We regularly interview people who have experienced loss or burnout. Everyone experiences and responds to hardships in different ways, there is no right way or wrong way to grieve or handle stress. We share these stories in hopes that their experiences will support you in your journey – which ever side you are on – working through the process or supporting a loved one. If you are interested in sharing your story, please reach out via our home page.
Tell us a bit about yourself:
I am a blogger living in Boulder, CO. I’m a former massage therapist, spiritual intuitive healer and artist. I’m a proud mom of one son who is about to turn 20 years old and a little dog named Lyra. I am passionate about cooking and eating healthy “real” food, holistic healing, personal development, spirituality and metaphysics. I enjoy nature photography and take photos on my daily walks and hikes around Boulder. I treasure spending time with friends and loved ones. I like reading, watching movies and high quality TV shows. I am currently writing a self-help memoir sharing my personal journey through grief. If you or someone you know has suffered a loss, I invite you to visit my blog, Leaning into Grief, if you are looking for additional insights and support.
Who in your life has passed away? When did this happen?
My beloved husband Claude Thompson died by suicide on April 19, 2012. We were both living in San Francisco when we met in 1994. We had a whirlwind romance and married one year later. After one miscarriage we were overjoyed when our son, Noah, was born in 1998. At the time of Claude’s death, we had been together for 18 years, we were both 54 years old and my son was 14.
His path to suicide was complex. For several years he was not happy running his business in the tradeshow industry. He tried many times to make changes in his life so that he would feel more fulfilled and less trapped. However, he was not successful at finding the key to leading a more purpose filled life. He held on to the business despite his dissatisfaction and discontent since it was the “safe” thing to do. Due to this and the stress of running the business over time he developed depression and insomnia along with Crohn’s disease. He was on prescription medications for all of these ailments.
During an eight-month period before his suicide Claude’s health was declining rapidly. He was in daily pain emotionally and physically and his ability to sleep had become even more challenging. He had also lost over 20 pounds which left him looking emaciated. He had been given more medications with no relief in site. Soon desperation, and a delusional reality took hold and he quickly slid down the rabbit hole with no hope of return. It was the perfect storm of an unhealthy emotional and physical body, and the medications that led him to his eventual death. He was no longer in control and the man I married was lost in a land of oblivion.
In 3-5 words, describe your life during this time.
After Claude died my life was filled with tears, screams, disbelief, shock and grief.
What helped guide you through the grieving process?
During my grieving process over these past six years, I have received guidance and support from grief counselors, spiritual healers and bodyworkers such as massage therapists, chiropractors and shamanic practitioners to name a few. I could not have done this alone!
What advice would you provide others dealing with loss?

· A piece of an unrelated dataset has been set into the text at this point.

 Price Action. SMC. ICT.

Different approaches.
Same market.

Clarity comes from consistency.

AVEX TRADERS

Grief is an individual process with its own unique time frame for each one of us. There is no right or wrong way to do it. I used to think that there would come a day when my grief would magically disappear, but in reality grief has no destination or end point. It will likely be messy, it will cycle in and out of your immediate awareness and hit you at times like a tidal wave when least expected. It will then recede into the shadows, waiting to appear again and again in various degrees of intensity when there is a trigger, reminding you of your loss. It is heavy and tenacious. It can feel never-ending at times. Grieving takes much time and patience to move through. Yet thankfully it’s impact and magnitude does temper over time lifting the burden and the weight of our loss.

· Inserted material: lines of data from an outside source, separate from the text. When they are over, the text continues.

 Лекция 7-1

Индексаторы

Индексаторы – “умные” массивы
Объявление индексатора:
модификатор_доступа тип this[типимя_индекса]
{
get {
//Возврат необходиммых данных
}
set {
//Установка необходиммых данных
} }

Reaching out for help and guidance has been key to assisting me with my own grieving process – a part of self-care that is so crucial during loss. Other things that I have found helpful are seeing things from a spiritual perspective, knowing that there is a bigger picture at play in our lives, being out in nature, moving my body, breathing deeply, eating well, journaling, learning to be gentle with myself, forgiveness, finding ways to awaken joy and being able to smile or even laugh and knowing that it is OK to do that without feeling guilty.
Most importantly, I made the decisive choice to heal my broken heart over time. In doing so, I was able to recognize that I’m still alive and have an important purpose – just as you do. Discovering that purpose can be empowering during a time when you’re feeling powerless over your grief. Knowing that your loved one want you to find peace and happiness after they’ve passed can inspire you to take action to create a new life in honor of the love that you shared.

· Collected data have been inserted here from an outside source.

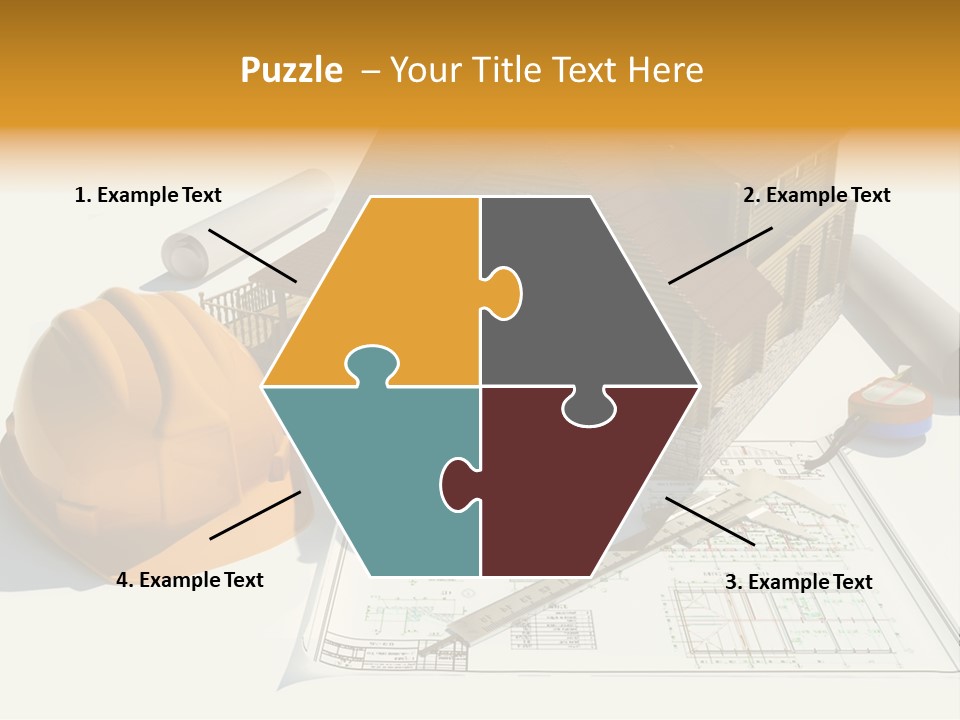 Puzzle – Your Title Text Here

1. Example Text

2. Example Text

4. Example Text

3. Example Text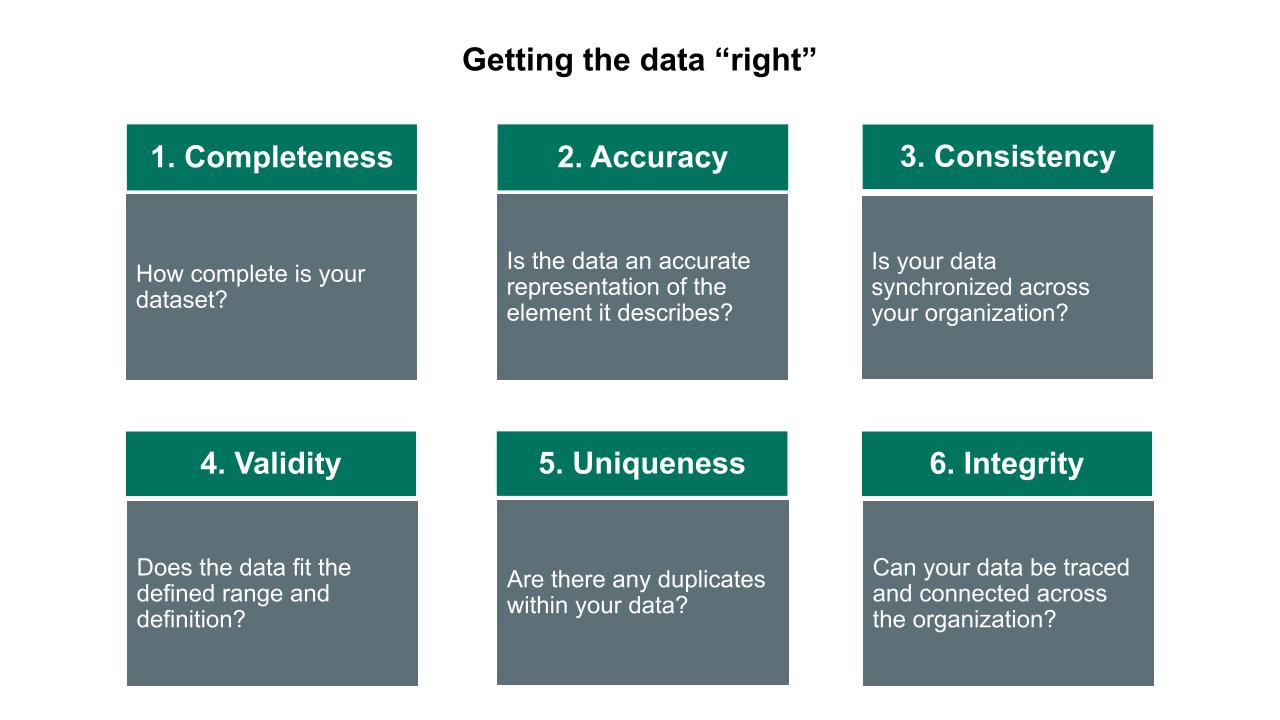 Getting the data “right”

1. Completeness

How complete is your dataset?

2. Accuracy

Is the data an accurate representation of the element it describes?

3. Consistency

Is your data synchronized across your organization?

4. Validity

Does the data fit the defined range and definition?

5. Uniqueness

Are there any duplicates within your data?

6. Integrity

Can your data be traced and connected across the organization?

You never forget, but with time and recommitting over and over again to your healing process, you can gain a new relationship with your loss - creating a new normal, which will help you recognize that not only can you survive, but thrive after loss. When your embrace this path through grief, you are open to the gifts and opportunities for growth that can be found along the way.
What advice would you provide those who want to comfort those dealing with loss?
It’s important to be present for them in whatever capacity they need you. Ask them what they require that day and be willing to deliver. It may be as simple as a hug, holding them while they cry or simply lending an ear to listen to how they are feeling that day. They may need help with day-to-day things like cooking some healthy food to keep their strength up, grocery shopping, child care, house cleaning, laundry, etc. Ultimately, because grief can feel so isolating they need to feel loved and that they are not alone.